_Excerpted text_.
We expect the elders to investigate every allegation of child abuse. Even one abused child is one too many. However, in evaluating the evidence, they must bear in mind the Bible's clear direction: "No single witness should rise up against a man respecting any error or any sin. At the mouth of two witnesses or at the mouth of three witnesses the matter should stand good." (Deuteronomy 19:15) Later, this requirement to consider testimony of two or three witnesses was confirmed by Jesus. (Matthew 18:16) Thus, although they investigate every allegation, the elders are not authorized by the Scriptures to take congregational action unless there is a confession or there are two credible witnesses. However, if two persons are witnesses to separate incidents of the same kind of wrongdoing, their testimony can be deemed sufficient to take action.

_Explore the material_.
A: Transcribe the excerpt on abuse allegations between "We expect the" and "to take action.", inclusive.
B: In the excerpt on abuse allegations, which scripture is cited for Jesus' confirmation of the two-or-three-witness requirement?
The records are not needed for any of this.

_Excerpted records_.
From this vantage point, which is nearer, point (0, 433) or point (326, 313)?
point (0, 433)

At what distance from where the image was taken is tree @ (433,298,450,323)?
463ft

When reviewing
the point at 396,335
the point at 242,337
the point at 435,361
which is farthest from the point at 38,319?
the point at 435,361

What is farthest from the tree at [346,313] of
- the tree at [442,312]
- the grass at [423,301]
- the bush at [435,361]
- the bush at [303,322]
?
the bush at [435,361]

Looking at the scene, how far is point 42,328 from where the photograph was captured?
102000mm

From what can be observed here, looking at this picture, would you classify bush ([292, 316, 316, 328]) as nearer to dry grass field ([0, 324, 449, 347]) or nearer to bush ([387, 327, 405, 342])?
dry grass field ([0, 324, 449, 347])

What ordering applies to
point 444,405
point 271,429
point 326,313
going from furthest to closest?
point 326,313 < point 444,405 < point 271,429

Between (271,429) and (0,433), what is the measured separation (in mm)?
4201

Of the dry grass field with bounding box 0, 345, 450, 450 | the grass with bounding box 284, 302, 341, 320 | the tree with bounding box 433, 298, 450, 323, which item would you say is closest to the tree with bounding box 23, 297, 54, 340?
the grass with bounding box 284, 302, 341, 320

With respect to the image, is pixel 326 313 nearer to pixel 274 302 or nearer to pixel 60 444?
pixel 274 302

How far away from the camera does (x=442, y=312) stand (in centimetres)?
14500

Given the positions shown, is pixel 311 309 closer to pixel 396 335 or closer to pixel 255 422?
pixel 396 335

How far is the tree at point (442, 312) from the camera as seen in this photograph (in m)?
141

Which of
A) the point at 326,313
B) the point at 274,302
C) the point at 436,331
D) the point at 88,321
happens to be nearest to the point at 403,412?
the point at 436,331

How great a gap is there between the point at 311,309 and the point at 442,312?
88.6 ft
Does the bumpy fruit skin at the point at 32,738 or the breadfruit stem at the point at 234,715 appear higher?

_Solved tasks_.
A:
We expect the elders to investigate every allegation of child abuse. Even one abused child is one too many. However, in evaluating the evidence, they must bear in mind the Bible's clear direction: "No single witness should rise up against a man respecting any error or any sin. At the mouth of two witnesses or at the mouth of three witnesses the matter should stand good." (Deuteronomy 19:15) Later, this requirement to consider testimony of two or three witnesses was confirmed by Jesus. (Matthew 18:16) Thus, although they investigate every allegation, the elders are not authorized by the Scriptures to take congregational action unless there is a confession or there are two credible witnesses. However, if two persons are witnesses to separate incidents of the same kind of wrongdoing, their testimony can be deemed sufficient to take action.

B: Matthew 18:16